Pre-internship continues to be very nerve-wracking at times. Meeting expectations of teachers can be difficult, and there is no way to explain what went wrong as it ends up sounding like an excuse. I think this experience can bring out the worst aspects of teaching… mainly the stress of planning and conferencing and attempting to meet the needs of many students in one short class. My teaching yesterday ended up rather rough. It is difficult to team teach when both myself and my partner were under pressure, and it is also difficult to switch up teaching plans on the spot when a lesson seems to be unhelpful to students. I think my main issue is stress. When I’m feeling bad, it is noticeable, and I am certain the students I taught also likely noticed. That made them less willing to answer in group discussions and confused by my explanations. The stress can also affect my tone and make me sound negative when in actuality I care about the students and how they are doing. It is very important that I get over my stress so I can teach effectively.
The beginning of the week’s teaching went well, though. I am doing well with teaching drama, and finished my unit in a way that was engaging and fun while also helping students learn from the rest of the unit. I can facilitate discussion well there, and I do have the pieces necessary to teach them properly. I think it may also be a matter of transferring my skills with teaching drama into English classes, after I find a way to deal with stress.
I think I wish to work on putting everything together. I know I have the ability to do this, I just need to trust myself and keep myself organized and prepared for all of my lessons with engaging activities and ways of managing the classroom and logistics. I think I need to trust students to teach themselves partly, and allow them to learn through activities without lecturing at them. I think most importantly, I need to relax. I am getting too caught up in negativity. It seems that some of the people in this profession are very prone to criticism. That is not a bad thing. I just need to be able to take the notes of feedback and separate them from harsh attitudes or words in order to try my best and maintain hope that I am doing the right thing.
Going through this experience, I have learned that teaching can sometimes be very intimidating. Your students and their parents may not think you are doing the right thing. Your co-workers may not think you are doing the right thing. Some days, you may even wonder if you are doing the right thing, but a teacher needs to push through this fear. A teacher needs to look at failures as learning experiences, and find ways to fix things without being preoccupied with the mistakes. If I can teach myself this, I believe that eventually, I will be able to teach students the same thing.

• [Information shown]:
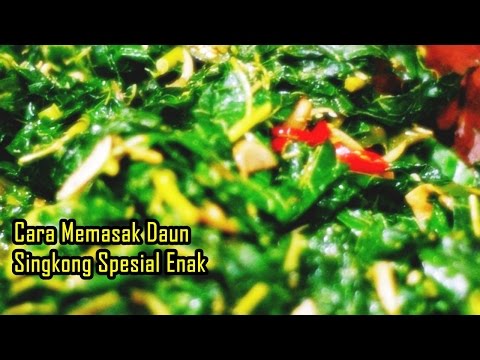 Cara Memasak Daun Singkong Spesial Enak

• [Request A]:
According to the pre-internship reflection, which subject is the writer doing well teaching?
• [Request B]:
Write the next paragraph of the pre-internship reflection, picking up after its final sentence.

• [Answer space A]:
Drama.

• [Answer space B]:
This week has been the source of many a struggle. Getting used to the time schedule change put strain on my body, to the point where I caught a nasty cold and flu combo where the flu lasted until Wednesday and the cold is still currently holding on. I also have to get used to a new standard for dress, a new timetable of classes where I am teaching instead of learning, a new location, and many other things. With all of that, lesson plans were probably seeming to go a lot worse than they actually were, just because of the stress of a new situation. That said, there are many things I have slowly been working on over the internship. The most important issue is being explicit in what I have to teach. Being told that I wasn’t teaching the students anything was a little traumatizing until I realized what that meant. I had clear outcomes in my lessons. I knew hypothetically what would show that the students were learning. It was simply a matter of explicitly stating why we were doing the activities we did in class so students weren’t just blindly doing work. I needed to connect activities to the topic at hand; for example, I needed to connect my activities about improvisation to the concepts of contrast and tension I was trying to explain. I also needed to facilitate discussion more, and ask questions that would guide students to the conclusion of the lessons that I have. All of the pieces are there, it’s just a matter of putting them together in order to teach effectively.
Not everything was difficult, however. I taught a small unit on improvisation this week, and I’m finding that the one thing I don’t have trouble with is keeping students engaged. A lot of the students seem to have fun with the activities I lead them through, and they’re willing to act strange and try new things in the pursuit of developing improvisation skills. I seem to connect with the students well. Though I am a little nervous around them, I have had some good conversations with them, and I feel comfortable enough to joke around with them while still maintaining control over the class. My time management has also gone over well. Most of my lessons are the right amount of time, and don’t cut off too short. I seem to be good at judging how long it will take students to do activities. I think I’ve been doing well at helping out around the other classes as well. I’m struggling with names, but students are still happy to show me their work and take feedback from me.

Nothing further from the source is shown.